Task to complete:
Omit every picture. Return all other data as it stands.

Data shown:
((

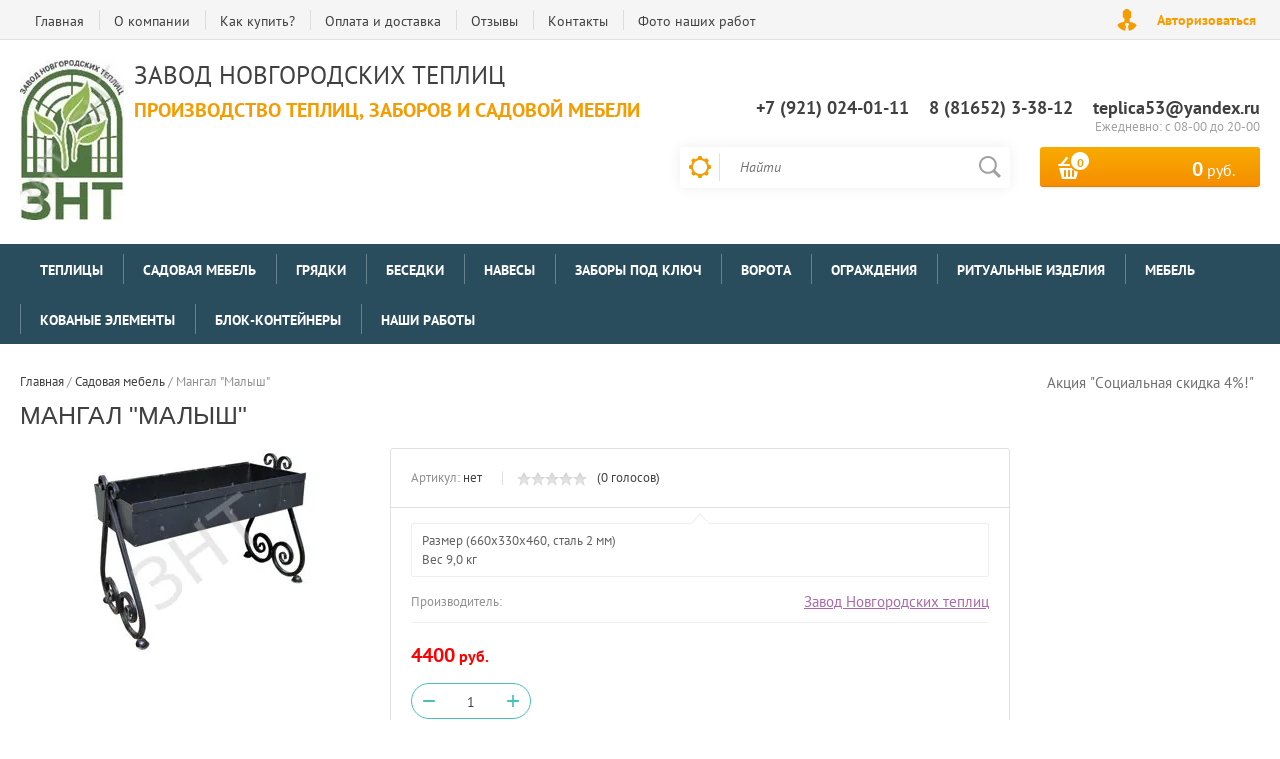

--- FILE ---
content_type: text/javascript
request_url: http://counter.megagroup.ru/6c02ce0f017acc933568d3f50f4d6ed1.js?r=&s=1280*720*24&u=http%3A%2F%2Fteplica53.ru%2Fshop%2Fproduct%2Fmangal-malysh-1&t=%D0%9C%D0%B0%D0%BD%D0%B3%D0%B0%D0%BB%20%22%D0%9C%D0%B0%D0%BB%D1%8B%D1%88%22&fv=0,0&en=1&rld=0&fr=0&callback=_sntnl1768619622204&1768619622204
body_size: 198
content:
//:1
_sntnl1768619622204({date:"Sat, 17 Jan 2026 03:13:42 GMT", res:"1"})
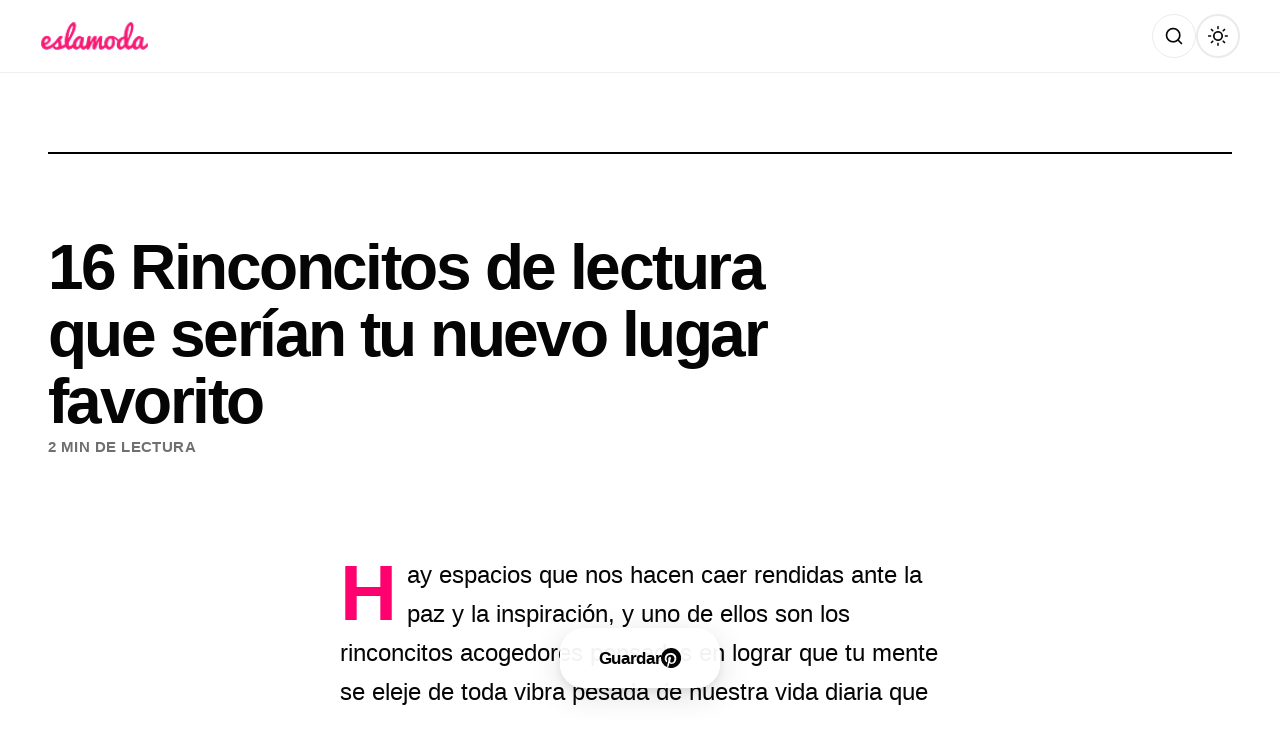

--- FILE ---
content_type: text/html; charset=utf-8
request_url: https://www.google.com/recaptcha/api2/aframe
body_size: 266
content:
<!DOCTYPE HTML><html><head><meta http-equiv="content-type" content="text/html; charset=UTF-8"></head><body><script nonce="WylbNVUEhKLNd-KLENB2ew">/** Anti-fraud and anti-abuse applications only. See google.com/recaptcha */ try{var clients={'sodar':'https://pagead2.googlesyndication.com/pagead/sodar?'};window.addEventListener("message",function(a){try{if(a.source===window.parent){var b=JSON.parse(a.data);var c=clients[b['id']];if(c){var d=document.createElement('img');d.src=c+b['params']+'&rc='+(localStorage.getItem("rc::a")?sessionStorage.getItem("rc::b"):"");window.document.body.appendChild(d);sessionStorage.setItem("rc::e",parseInt(sessionStorage.getItem("rc::e")||0)+1);localStorage.setItem("rc::h",'1768800877101');}}}catch(b){}});window.parent.postMessage("_grecaptcha_ready", "*");}catch(b){}</script></body></html>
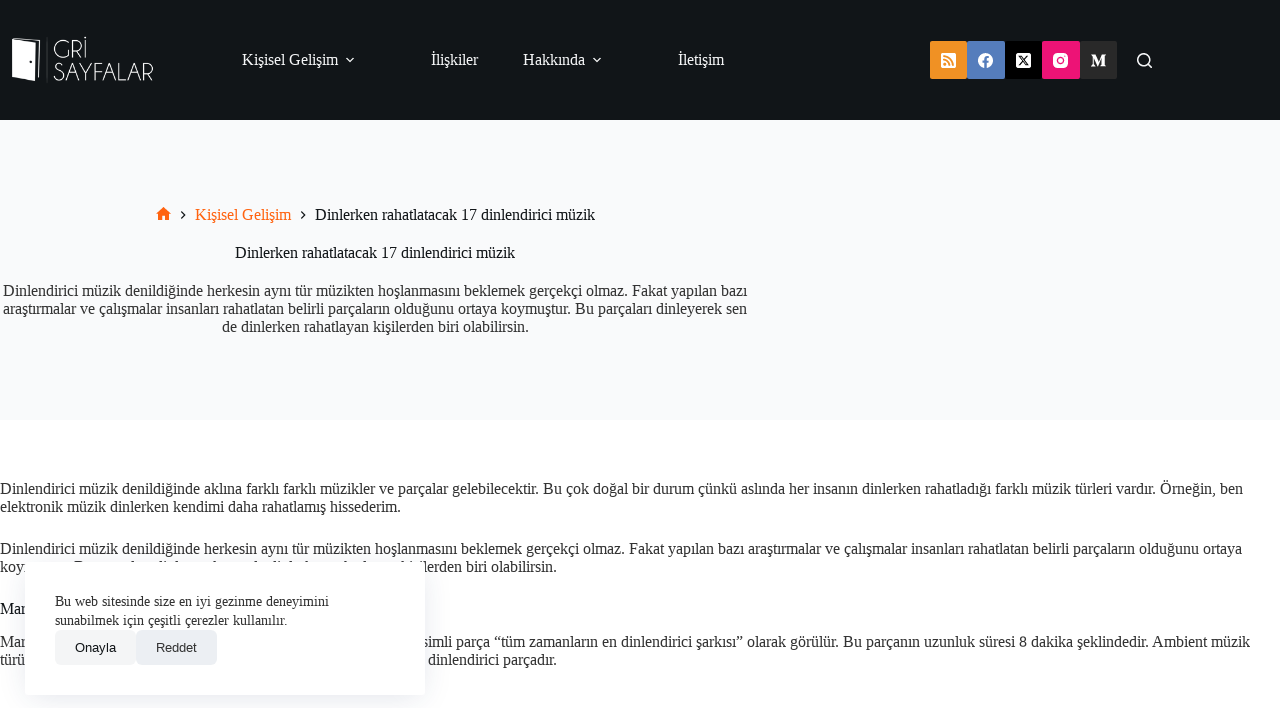

--- FILE ---
content_type: text/html; charset=utf-8
request_url: https://www.google.com/recaptcha/api2/aframe
body_size: 269
content:
<!DOCTYPE HTML><html><head><meta http-equiv="content-type" content="text/html; charset=UTF-8"></head><body><script nonce="-sUKF2P2YVMxvJYJ_HKHRg">/** Anti-fraud and anti-abuse applications only. See google.com/recaptcha */ try{var clients={'sodar':'https://pagead2.googlesyndication.com/pagead/sodar?'};window.addEventListener("message",function(a){try{if(a.source===window.parent){var b=JSON.parse(a.data);var c=clients[b['id']];if(c){var d=document.createElement('img');d.src=c+b['params']+'&rc='+(localStorage.getItem("rc::a")?sessionStorage.getItem("rc::b"):"");window.document.body.appendChild(d);sessionStorage.setItem("rc::e",parseInt(sessionStorage.getItem("rc::e")||0)+1);localStorage.setItem("rc::h",'1769902559475');}}}catch(b){}});window.parent.postMessage("_grecaptcha_ready", "*");}catch(b){}</script></body></html>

))

Solution to the problem:
--- FILE ---
content_type: text/javascript
request_url: http://counter.megagroup.ru/6c02ce0f017acc933568d3f50f4d6ed1.js?r=&s=1280*720*24&u=http%3A%2F%2Fteplica53.ru%2Fshop%2Fproduct%2Fmangal-malysh-1&t=%D0%9C%D0%B0%D0%BD%D0%B3%D0%B0%D0%BB%20%22%D0%9C%D0%B0%D0%BB%D1%8B%D1%88%22&fv=0,0&en=1&rld=0&fr=0&callback=_sntnl1768619622204&1768619622204
body_size: 198
content:
//:1
_sntnl1768619622204({date:"Sat, 17 Jan 2026 03:13:42 GMT", res:"1"})

--- FILE ---
content_type: text/html; charset=utf-8
request_url: https://www.google.com/recaptcha/api2/aframe
body_size: 266
content:
<!DOCTYPE HTML><html><head><meta http-equiv="content-type" content="text/html; charset=UTF-8"></head><body><script nonce="WylbNVUEhKLNd-KLENB2ew">/** Anti-fraud and anti-abuse applications only. See google.com/recaptcha */ try{var clients={'sodar':'https://pagead2.googlesyndication.com/pagead/sodar?'};window.addEventListener("message",function(a){try{if(a.source===window.parent){var b=JSON.parse(a.data);var c=clients[b['id']];if(c){var d=document.createElement('img');d.src=c+b['params']+'&rc='+(localStorage.getItem("rc::a")?sessionStorage.getItem("rc::b"):"");window.document.body.appendChild(d);sessionStorage.setItem("rc::e",parseInt(sessionStorage.getItem("rc::e")||0)+1);localStorage.setItem("rc::h",'1768800877101');}}}catch(b){}});window.parent.postMessage("_grecaptcha_ready", "*");}catch(b){}</script></body></html>

--- FILE ---
content_type: text/html; charset=utf-8
request_url: https://www.google.com/recaptcha/api2/aframe
body_size: 269
content:
<!DOCTYPE HTML><html><head><meta http-equiv="content-type" content="text/html; charset=UTF-8"></head><body><script nonce="-sUKF2P2YVMxvJYJ_HKHRg">/** Anti-fraud and anti-abuse applications only. See google.com/recaptcha */ try{var clients={'sodar':'https://pagead2.googlesyndication.com/pagead/sodar?'};window.addEventListener("message",function(a){try{if(a.source===window.parent){var b=JSON.parse(a.data);var c=clients[b['id']];if(c){var d=document.createElement('img');d.src=c+b['params']+'&rc='+(localStorage.getItem("rc::a")?sessionStorage.getItem("rc::b"):"");window.document.body.appendChild(d);sessionStorage.setItem("rc::e",parseInt(sessionStorage.getItem("rc::e")||0)+1);localStorage.setItem("rc::h",'1769902559475');}}}catch(b){}});window.parent.postMessage("_grecaptcha_ready", "*");}catch(b){}</script></body></html>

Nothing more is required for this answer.